54. C’est autour des événements qui concernent Toni Negri que plusieurs débats sur la nature de certaines enquêtes judiciaires ont débuté ; le poids processuel des déclarations des repentis et l’image du juge « persécuteur » qui utilise de manière anormale ces déclarations en font sûrement partie [94]. Le fait de distinguer d’une part la responsabilité politique des intellectuels –considérés comme les chefs des mouvements de contestation – et d’autre part leur responsabilité pénale a alimenté les polémiques.
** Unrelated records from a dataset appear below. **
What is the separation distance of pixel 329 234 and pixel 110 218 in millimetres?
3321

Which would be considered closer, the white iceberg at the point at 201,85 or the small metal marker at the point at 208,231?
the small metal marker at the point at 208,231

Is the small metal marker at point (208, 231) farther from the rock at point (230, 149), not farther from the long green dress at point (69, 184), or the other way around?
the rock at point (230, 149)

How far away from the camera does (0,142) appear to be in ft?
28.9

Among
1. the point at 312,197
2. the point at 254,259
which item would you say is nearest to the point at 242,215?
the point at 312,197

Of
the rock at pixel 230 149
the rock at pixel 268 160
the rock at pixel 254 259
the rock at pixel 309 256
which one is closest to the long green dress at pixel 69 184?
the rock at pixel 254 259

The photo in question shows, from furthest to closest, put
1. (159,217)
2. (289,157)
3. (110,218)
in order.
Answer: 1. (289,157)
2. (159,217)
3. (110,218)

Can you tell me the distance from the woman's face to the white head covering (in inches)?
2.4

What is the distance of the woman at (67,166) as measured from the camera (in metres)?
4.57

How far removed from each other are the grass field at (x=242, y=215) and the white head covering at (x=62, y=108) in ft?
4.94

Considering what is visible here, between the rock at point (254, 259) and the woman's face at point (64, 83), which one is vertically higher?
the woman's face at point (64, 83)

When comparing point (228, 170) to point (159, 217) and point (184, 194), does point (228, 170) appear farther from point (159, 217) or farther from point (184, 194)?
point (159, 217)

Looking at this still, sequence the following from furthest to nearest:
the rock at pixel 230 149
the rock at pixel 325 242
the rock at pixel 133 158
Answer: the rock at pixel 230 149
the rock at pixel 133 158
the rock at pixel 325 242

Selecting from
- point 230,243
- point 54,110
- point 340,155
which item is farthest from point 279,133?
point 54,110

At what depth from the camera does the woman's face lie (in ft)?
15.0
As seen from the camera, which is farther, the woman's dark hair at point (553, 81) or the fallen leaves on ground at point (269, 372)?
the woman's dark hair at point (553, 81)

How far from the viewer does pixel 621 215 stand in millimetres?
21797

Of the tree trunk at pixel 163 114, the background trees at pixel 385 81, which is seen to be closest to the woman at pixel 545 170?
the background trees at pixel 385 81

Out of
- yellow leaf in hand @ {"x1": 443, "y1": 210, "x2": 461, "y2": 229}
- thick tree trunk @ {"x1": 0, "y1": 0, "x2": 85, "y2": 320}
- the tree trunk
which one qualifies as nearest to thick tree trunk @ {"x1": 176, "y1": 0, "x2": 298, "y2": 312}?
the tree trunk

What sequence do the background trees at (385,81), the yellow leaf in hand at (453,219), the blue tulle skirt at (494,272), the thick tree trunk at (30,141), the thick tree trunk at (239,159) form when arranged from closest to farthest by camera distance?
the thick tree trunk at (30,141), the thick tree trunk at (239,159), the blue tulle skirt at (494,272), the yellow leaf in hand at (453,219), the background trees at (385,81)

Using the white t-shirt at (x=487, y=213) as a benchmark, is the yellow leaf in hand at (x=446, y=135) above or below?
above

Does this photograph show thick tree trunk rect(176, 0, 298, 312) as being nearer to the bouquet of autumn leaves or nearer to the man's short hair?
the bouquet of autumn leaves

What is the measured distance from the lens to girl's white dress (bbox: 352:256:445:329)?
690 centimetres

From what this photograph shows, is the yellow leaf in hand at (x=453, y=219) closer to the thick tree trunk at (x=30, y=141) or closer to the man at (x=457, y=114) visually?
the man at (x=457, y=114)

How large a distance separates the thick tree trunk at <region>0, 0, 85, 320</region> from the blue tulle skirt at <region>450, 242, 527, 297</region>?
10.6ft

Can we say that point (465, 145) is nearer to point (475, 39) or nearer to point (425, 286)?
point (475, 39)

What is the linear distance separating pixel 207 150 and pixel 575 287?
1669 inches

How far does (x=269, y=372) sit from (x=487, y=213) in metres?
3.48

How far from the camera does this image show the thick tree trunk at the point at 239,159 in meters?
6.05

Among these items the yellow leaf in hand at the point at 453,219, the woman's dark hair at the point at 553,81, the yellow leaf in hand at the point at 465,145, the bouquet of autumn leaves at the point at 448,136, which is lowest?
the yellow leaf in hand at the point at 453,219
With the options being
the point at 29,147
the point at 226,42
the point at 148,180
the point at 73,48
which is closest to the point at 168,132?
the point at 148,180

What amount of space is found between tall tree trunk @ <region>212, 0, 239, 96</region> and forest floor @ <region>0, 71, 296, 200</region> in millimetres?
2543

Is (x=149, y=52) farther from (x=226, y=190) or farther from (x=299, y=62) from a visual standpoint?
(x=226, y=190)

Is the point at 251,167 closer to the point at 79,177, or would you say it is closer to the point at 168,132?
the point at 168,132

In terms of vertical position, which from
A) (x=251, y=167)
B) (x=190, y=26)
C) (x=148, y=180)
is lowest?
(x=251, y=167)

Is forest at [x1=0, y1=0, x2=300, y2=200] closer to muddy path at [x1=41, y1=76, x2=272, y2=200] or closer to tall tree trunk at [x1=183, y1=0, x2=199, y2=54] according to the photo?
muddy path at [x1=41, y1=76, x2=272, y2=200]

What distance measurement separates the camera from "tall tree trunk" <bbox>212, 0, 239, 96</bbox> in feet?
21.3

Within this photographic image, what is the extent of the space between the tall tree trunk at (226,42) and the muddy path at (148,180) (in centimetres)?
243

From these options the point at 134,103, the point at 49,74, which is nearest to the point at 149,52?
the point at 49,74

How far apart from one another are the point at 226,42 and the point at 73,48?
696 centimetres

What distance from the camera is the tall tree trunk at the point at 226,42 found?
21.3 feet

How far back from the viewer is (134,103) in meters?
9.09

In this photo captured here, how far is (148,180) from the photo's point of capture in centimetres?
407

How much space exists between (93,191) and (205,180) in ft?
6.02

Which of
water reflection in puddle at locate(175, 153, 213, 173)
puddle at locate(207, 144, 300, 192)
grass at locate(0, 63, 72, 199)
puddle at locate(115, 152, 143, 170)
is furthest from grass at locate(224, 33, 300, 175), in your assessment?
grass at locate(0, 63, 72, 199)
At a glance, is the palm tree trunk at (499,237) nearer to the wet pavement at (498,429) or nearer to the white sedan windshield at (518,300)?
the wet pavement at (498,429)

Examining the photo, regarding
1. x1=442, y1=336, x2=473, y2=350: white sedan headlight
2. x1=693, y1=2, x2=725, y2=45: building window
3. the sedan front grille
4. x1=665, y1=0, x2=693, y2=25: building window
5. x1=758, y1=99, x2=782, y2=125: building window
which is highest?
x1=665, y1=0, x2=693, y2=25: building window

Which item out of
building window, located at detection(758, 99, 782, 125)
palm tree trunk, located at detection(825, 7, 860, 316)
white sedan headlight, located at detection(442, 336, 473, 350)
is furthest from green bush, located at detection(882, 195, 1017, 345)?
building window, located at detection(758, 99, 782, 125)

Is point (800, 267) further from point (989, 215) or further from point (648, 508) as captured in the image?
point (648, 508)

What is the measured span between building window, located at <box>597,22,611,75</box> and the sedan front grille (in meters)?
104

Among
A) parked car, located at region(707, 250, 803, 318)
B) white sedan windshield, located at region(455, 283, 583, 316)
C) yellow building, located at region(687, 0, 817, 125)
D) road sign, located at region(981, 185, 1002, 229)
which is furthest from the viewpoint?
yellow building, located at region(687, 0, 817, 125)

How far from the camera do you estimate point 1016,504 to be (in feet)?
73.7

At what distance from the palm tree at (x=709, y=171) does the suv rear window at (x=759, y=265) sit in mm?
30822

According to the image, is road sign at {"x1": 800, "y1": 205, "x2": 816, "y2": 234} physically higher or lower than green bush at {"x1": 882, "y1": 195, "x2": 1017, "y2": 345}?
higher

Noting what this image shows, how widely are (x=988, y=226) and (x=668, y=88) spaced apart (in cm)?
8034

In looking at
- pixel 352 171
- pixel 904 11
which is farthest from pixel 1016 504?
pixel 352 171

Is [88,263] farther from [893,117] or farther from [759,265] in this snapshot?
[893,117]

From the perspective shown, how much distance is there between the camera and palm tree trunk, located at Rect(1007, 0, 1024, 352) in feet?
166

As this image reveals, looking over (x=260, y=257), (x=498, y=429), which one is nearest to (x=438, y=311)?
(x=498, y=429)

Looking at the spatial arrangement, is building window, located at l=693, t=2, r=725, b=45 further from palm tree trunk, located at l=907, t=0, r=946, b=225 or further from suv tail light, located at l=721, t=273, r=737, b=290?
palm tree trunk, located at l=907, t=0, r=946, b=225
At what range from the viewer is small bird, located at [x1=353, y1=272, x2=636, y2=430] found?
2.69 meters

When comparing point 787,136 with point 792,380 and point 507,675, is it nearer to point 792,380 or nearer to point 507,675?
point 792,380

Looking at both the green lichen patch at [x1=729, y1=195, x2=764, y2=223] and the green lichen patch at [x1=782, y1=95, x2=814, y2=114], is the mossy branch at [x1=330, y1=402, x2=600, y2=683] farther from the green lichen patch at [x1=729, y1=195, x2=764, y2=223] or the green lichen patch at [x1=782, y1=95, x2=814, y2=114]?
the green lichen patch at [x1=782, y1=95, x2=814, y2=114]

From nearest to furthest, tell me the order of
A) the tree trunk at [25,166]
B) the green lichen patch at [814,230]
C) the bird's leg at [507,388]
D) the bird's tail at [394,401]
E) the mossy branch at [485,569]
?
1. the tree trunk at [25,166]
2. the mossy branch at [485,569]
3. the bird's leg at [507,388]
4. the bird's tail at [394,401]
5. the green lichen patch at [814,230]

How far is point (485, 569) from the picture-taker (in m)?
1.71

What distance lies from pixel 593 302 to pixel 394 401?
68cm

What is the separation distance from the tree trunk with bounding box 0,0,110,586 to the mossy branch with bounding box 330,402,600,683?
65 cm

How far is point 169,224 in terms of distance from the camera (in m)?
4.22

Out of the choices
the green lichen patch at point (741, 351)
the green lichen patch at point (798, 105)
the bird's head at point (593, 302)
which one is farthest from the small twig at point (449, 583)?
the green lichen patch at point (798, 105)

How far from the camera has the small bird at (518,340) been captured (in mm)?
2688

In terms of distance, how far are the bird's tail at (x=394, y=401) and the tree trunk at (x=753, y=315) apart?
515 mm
Face à ceux qui estimaient que l’une ne devait nécessairement pas exclure l’autre [95], il y avait également ceux qui dénonçaient les illusions unificatrices et les abstractions judiciaires concernant le « magma » des mouvements [96]. L’enjeu était donné par le choix de la méthode qui aurait dû inspirer le procès : la méthode choisie aurait permis d’établir une différence entre un procès « dur », en quête de boucs émissaires toujours nécessaires dans une période dramatique, et un procès ramené dans le cadre classique de la vérification des simples responsabilités personnelles.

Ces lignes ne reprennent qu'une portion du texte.